RECORDS SHOWN:

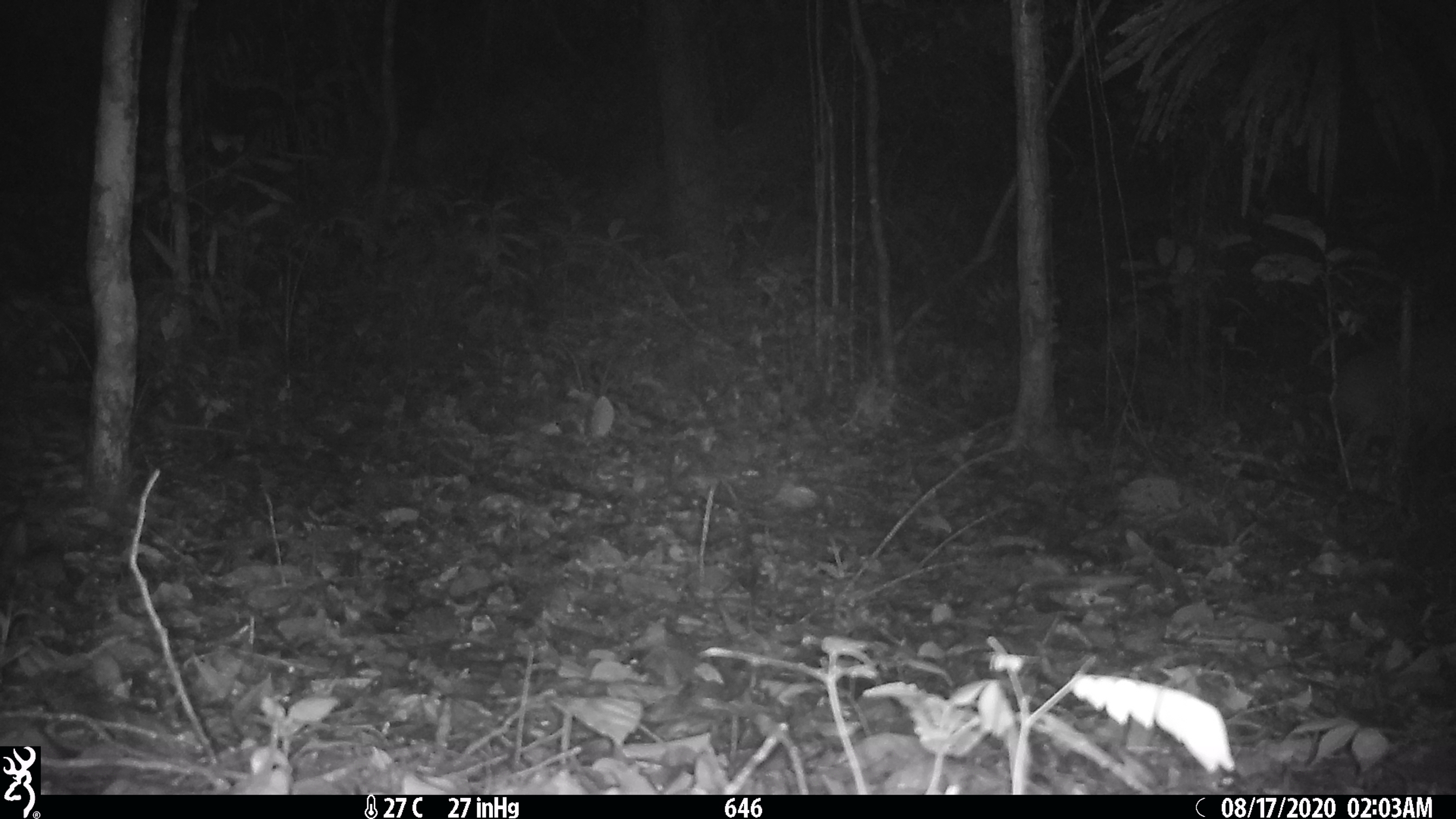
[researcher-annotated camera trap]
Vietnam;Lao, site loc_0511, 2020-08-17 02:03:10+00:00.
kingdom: Animalia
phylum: Chordata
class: Mammalia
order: Artiodactyla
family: Cervidae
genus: Muntiacus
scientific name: Muntiacus vuquangensis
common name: large-antlered muntjac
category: large antlered muntjac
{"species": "large antlered muntjac (large-antlered muntjac) (Muntiacus vuquangensis)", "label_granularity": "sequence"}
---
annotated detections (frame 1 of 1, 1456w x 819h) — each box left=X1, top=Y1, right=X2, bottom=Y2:
large antlered muntjac: left=1324, top=319, right=1456, bottom=488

WHAT IS BEING ASKED: The answer must be every line of the records that holds the string "Muntiacus".

FINAL ANSWER:
genus: Muntiacus
scientific name: Muntiacus vuquangensis
{"species": "large antlered muntjac (large-antlered muntjac) (Muntiacus vuquangensis)", "label_granularity": "sequence"}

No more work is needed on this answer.